Chicago schools to introduce sex education in kindergarten
Kindergartners in Chicago will be introduced to sex education within two years as part of an overhaul of the Chicago public schools sexual health program.world Updated: Mar 02, 2013 16:50 IST
Kindergartners in Chicago will be introduced to sex education within two years as part of an overhaul of the Chicago public schools sexual health program.
Most US public schools usually start sex education in the fifth grade.
The new policy, which the Chicago Board of Education passed on Wednesday, mandates that a set amount of time be spent on sex education in every grade, beginning in kindergarten, reports ABC News.
Chicago has the third-largest public school system in the country, with 431,000 students.
Barbara Byrd-Bennett, CEO of the Chicago Public School System, said in a statement that the implementation of a new sexual health education policy will help the students in building a foundation of knowledge that can guide them not just in the pre-adolescent and adolescent years, but throughout their lives, she added.

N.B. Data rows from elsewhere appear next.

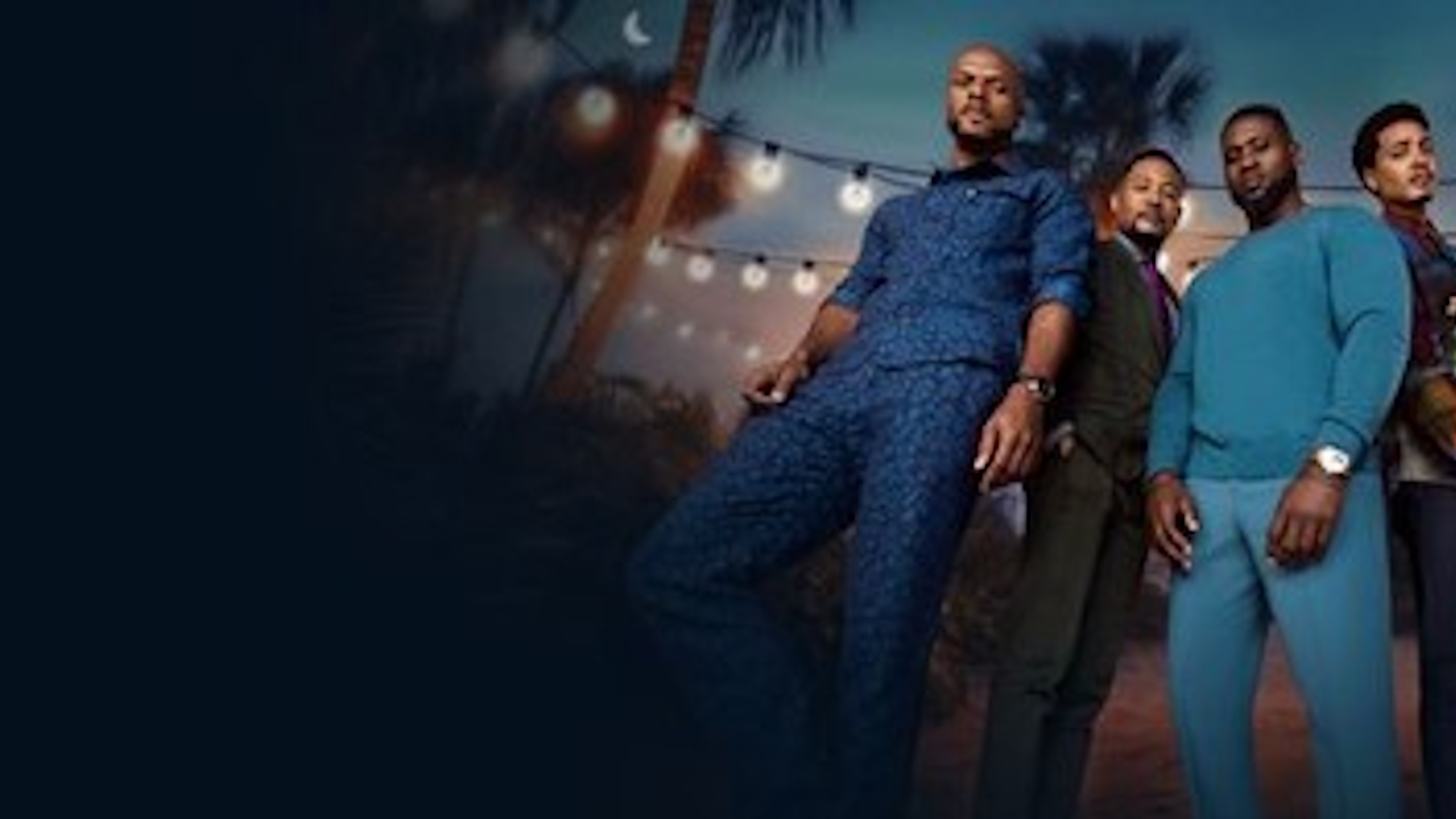 Season 3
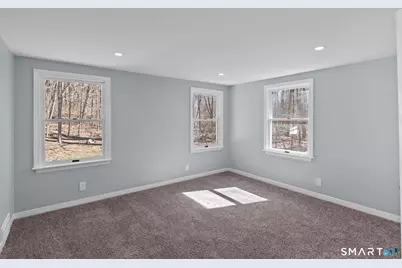 128 Machine Shop Hill Road, Windham, CT 06266 - Photo 20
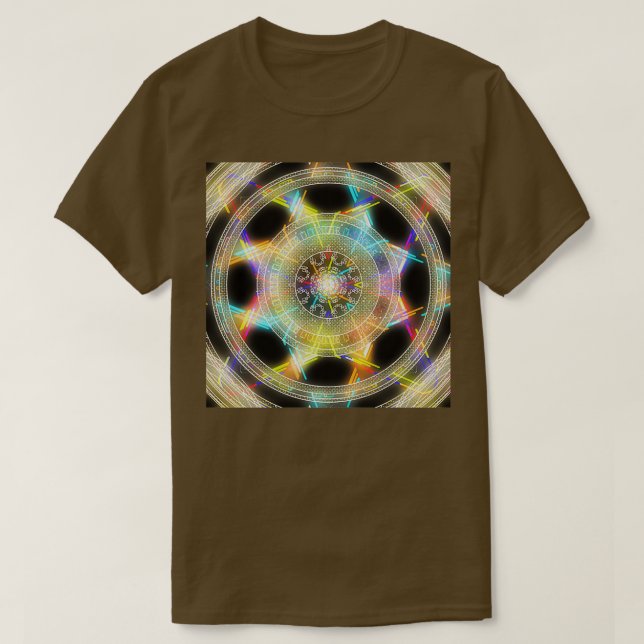 Camiseta Ortografia Rune 1459 (Frente do Design)
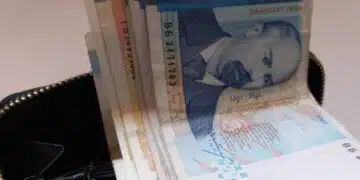 Вдигат минималната заплата у нас, хиляди ликуват 4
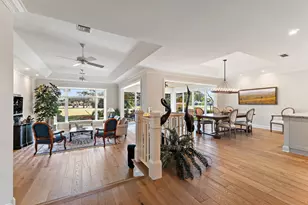 18587 SE Ferland Ct, Jupiter, FL 33469 - Photo 1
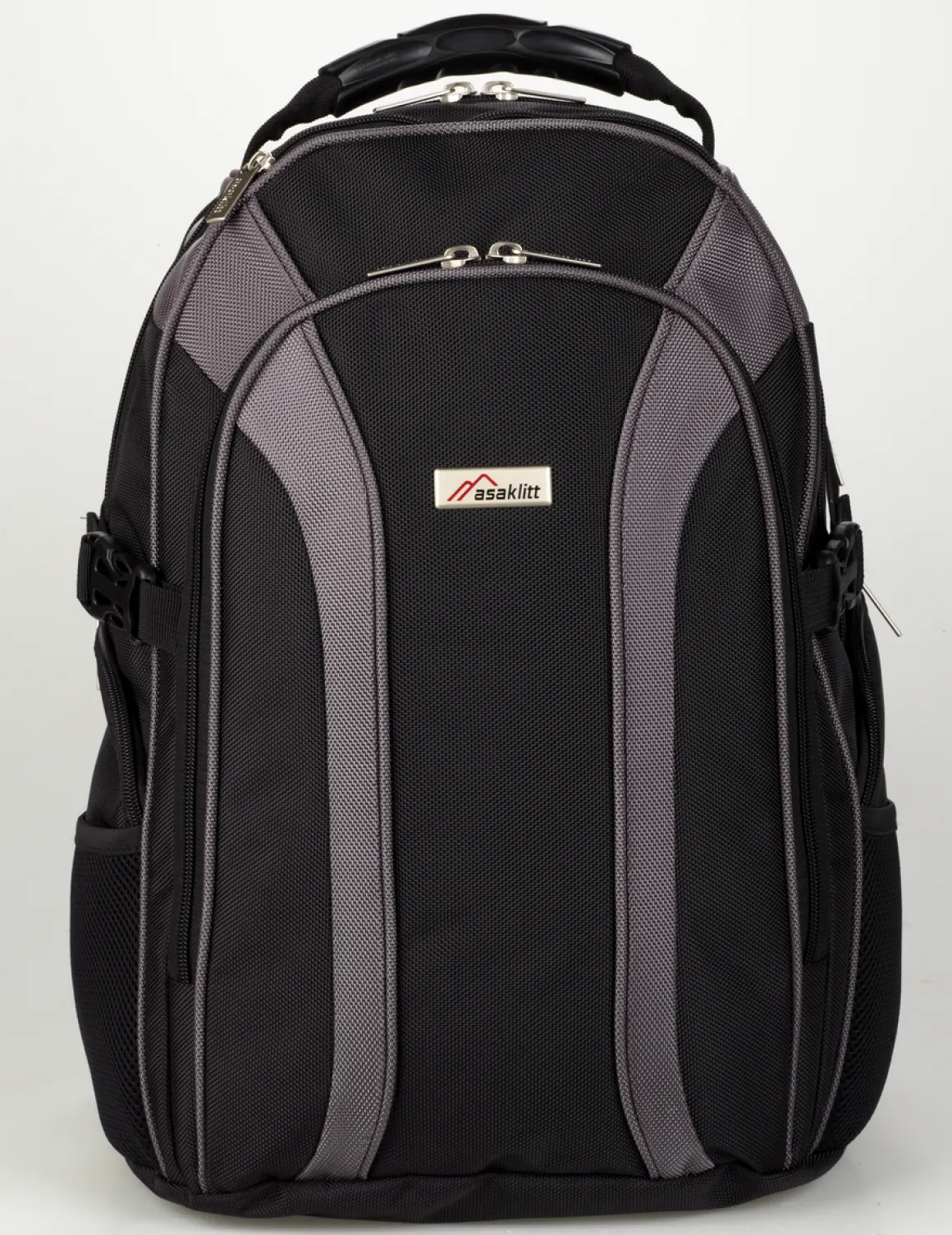 Asaklitt 35 l ryggsekk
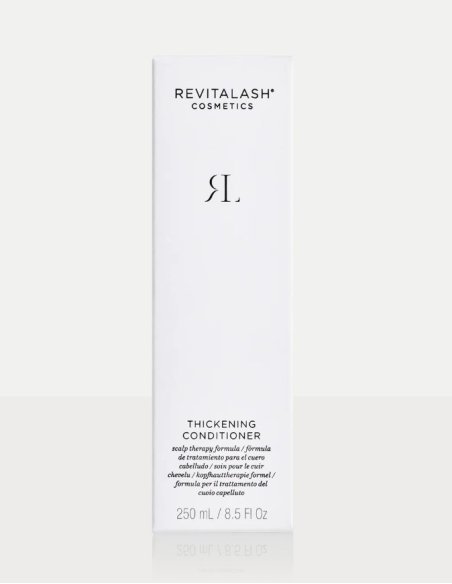 RevitaLash Thickening Conditioner | Acondicionador Voluminizador para Cabello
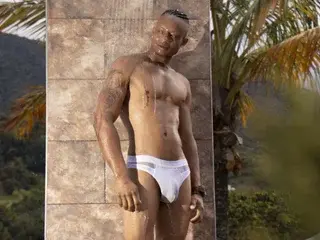 Streamate Free Porn Cam of JosephStonn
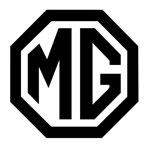 MG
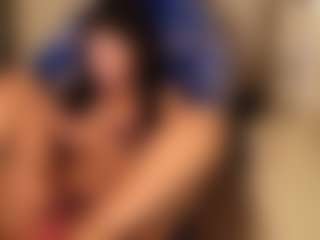 Butterfly Booty's Live Sex Cam Show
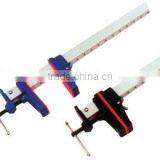 F Clamp(clamp,F Clamp,hand Tool)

Under the new policy, the kindergartners will learn the basics about anatomy, reproduction, healthy relationships and personal safety. Through the third grade, the lessons will focus on the family, feelings and appropriate and inappropriate touching. In the fourth grade, students will start learning about puberty, and HIV. From the fifth through the 12th grade, the emphasis will be on reproduction, the transmission and prevention of HIV/AIDS, and other sexually-transmitted diseases, bullying and contraception, including abstinence.
For the first time in Chicago, sex education instruction will cover sexual orientation and gender identity. Students will be introduced to terms and definitions associated with sexual identity, including those related to heterosexual and LGBT populations, in an effort to bring awareness, promote tolerance and prevent bullying, said the school board.
Parents or guardians of students can opt out of the sexual health education program if they so choose.
The policy was designed to align the Chicago public school system with the standards in President Obama's national HIV/AIDS strategy.